Texto para leitura:
/---

Inês Duarte (2008). O Conhecimento da Língua: Desenvolver a Consciência Linguística - PNEP. Lisboa: DGIDC-ME (pp. 17-19).

Secção 2


Desenvolvimento da Consciência Linguística e Ensino da Gramática

 

Os textos normativos em vigor referem uma competência curricular a desenvolver, denominada, no Currículo Nacional do Ensino Básico, ‘conhecimento explícito’ e, nos programas, ‘funcionamento da língua’. Contudo, é evidente para qualquer professor que estes termos estão de algum modo relacionados com o conceito de gramática.

 

Importa, portanto, que tenhamos um entendimento comum sobre os conceitos que os termos ‘gramática’, ‘consciência linguística’ e ‘conhecimento explícito’ designam no contexto educativo.

\---

Dados armazenados:
/---

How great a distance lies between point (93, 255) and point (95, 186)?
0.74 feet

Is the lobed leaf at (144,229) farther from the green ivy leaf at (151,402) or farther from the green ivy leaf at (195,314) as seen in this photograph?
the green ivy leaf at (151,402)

\---

Requisitos do problema:
Reescreva de forma mais concisa o parágrafo do texto para leitura que começa por «Os textos normativos em vigor», conservando os seus factos principais. Os dados não são necessários para realizar esta tarefa.

Resposta escrita:
Os textos normativos em vigor chamam a uma competência curricular ‘conhecimento explícito’, no Currículo Nacional do Ensino Básico, e ‘funcionamento da língua’, nos programas. Qualquer professor percebe que estes termos se relacionam com o conceito de gramática.